About a year ago, I played a bit with writing a programming language. That’s quite a fun journey. If you want to go that way, there are a few helpful links:
- pls-lab.org — quite a big wiki with PL-related theory.
- proglangdesign.net/wiki — useful links, resources, and reading list about writing PLs.
- Mapping High Level Constructs to LLVM IR — long unmaintained but still helpful collection of tricks for LLVM.
- How I wrote my own “proper” programming language — a series of articles about writing a programming language on C++ targeting LLVM.
As the compiler language I had chosen Python because it’s pretty good for fast prototyping and there is no need to care about compilation performance (nobody’s going to use your language anyway).

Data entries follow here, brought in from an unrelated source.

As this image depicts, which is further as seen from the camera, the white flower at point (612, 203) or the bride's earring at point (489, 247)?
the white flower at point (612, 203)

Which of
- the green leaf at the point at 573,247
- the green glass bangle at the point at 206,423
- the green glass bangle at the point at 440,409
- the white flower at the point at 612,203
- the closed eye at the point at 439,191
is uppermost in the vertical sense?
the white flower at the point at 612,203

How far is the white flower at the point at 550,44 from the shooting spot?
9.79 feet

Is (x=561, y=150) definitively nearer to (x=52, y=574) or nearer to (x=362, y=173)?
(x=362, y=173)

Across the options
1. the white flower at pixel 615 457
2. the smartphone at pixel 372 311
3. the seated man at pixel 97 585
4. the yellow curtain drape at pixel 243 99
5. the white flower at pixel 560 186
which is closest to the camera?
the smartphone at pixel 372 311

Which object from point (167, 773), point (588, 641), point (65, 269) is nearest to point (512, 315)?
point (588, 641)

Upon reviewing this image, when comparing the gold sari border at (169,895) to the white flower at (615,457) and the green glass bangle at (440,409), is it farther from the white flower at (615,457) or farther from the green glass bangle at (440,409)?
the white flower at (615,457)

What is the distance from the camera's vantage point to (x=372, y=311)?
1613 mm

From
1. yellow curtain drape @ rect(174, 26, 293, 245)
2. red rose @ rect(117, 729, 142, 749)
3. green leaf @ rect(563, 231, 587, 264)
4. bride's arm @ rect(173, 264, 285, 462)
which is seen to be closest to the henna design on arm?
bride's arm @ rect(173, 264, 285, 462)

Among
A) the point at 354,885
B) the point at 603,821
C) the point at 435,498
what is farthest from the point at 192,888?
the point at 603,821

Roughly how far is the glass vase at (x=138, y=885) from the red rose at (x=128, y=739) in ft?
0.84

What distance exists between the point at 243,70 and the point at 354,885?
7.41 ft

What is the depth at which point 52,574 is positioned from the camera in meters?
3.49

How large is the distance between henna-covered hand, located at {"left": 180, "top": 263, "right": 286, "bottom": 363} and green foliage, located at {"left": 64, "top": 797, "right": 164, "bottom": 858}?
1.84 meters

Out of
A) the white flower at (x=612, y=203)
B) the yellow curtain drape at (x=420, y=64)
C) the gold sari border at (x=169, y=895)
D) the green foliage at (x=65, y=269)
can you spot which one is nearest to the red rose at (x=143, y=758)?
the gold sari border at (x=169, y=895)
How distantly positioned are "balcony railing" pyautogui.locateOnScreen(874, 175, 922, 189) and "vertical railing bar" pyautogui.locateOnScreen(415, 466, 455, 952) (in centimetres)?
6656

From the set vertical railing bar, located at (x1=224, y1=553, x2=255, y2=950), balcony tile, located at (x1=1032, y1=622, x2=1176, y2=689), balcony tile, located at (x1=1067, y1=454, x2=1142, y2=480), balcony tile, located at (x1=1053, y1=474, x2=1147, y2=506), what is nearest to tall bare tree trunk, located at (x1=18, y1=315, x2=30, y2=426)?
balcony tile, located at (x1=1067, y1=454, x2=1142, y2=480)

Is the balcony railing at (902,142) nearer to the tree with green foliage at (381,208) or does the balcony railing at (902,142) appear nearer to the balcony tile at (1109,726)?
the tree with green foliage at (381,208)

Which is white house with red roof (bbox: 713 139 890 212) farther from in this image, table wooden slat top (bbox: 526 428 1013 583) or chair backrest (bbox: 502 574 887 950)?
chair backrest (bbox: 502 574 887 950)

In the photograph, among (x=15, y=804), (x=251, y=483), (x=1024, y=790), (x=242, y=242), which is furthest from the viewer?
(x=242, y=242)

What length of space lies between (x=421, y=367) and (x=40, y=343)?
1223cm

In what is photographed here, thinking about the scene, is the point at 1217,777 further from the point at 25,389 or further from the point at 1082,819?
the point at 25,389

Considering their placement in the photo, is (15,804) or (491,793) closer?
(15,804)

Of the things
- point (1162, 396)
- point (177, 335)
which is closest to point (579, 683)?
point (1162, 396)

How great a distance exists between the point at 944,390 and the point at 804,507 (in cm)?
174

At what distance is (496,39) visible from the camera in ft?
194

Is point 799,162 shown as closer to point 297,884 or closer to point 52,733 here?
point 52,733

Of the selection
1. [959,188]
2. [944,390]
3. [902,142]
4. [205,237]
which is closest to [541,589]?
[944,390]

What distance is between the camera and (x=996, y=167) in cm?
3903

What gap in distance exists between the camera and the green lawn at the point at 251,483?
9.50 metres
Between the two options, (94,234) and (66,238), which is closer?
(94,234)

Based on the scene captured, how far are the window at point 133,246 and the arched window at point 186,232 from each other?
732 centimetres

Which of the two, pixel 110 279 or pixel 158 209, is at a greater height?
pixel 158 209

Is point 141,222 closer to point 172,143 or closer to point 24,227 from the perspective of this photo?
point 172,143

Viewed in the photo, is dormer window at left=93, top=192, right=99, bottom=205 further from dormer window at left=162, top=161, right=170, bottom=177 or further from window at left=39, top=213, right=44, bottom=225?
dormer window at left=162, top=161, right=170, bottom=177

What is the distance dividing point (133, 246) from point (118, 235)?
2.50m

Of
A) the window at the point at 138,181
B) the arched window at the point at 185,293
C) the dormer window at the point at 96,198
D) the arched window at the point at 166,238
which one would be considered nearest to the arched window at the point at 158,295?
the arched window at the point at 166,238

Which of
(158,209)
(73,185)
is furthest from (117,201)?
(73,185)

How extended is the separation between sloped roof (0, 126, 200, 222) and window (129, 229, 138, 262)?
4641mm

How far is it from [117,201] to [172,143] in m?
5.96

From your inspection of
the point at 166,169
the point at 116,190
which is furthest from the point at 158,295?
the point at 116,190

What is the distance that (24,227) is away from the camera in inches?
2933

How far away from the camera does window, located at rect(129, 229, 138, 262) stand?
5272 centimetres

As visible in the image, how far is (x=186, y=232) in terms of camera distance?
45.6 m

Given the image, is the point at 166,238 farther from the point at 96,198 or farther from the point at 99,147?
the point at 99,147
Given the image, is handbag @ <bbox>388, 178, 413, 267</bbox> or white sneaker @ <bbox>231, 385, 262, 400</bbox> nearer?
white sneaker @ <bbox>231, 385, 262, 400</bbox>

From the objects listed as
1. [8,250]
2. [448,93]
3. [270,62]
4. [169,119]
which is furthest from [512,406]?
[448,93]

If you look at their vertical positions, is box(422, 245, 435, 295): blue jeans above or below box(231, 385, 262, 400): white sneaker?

As the compilation target I had picked LLVM, it is low-level enough to give interesting challenges but not too low-level. Also, LLVM is better than FIRM, WASM, Go AST, and similar just because it has more documentation, tutorials, even books. However, the documentation is for smart people and mostly for C++, I didn’t get anything helpful from it.
There are the libraries I was using for my compiler:
- lark is great for writing parsers.
- llvmlite is good enough for generating LLVM code, nothing better is there for Python anyway.
If you want to use another language for the compiler (especially a functional one) without a good parsing library, I’d go with a parser combinator. Serious languages don’t use it because of a bad performance and picking a random interpretation in case of an ambiguity. But if you just want to have fun, who cares.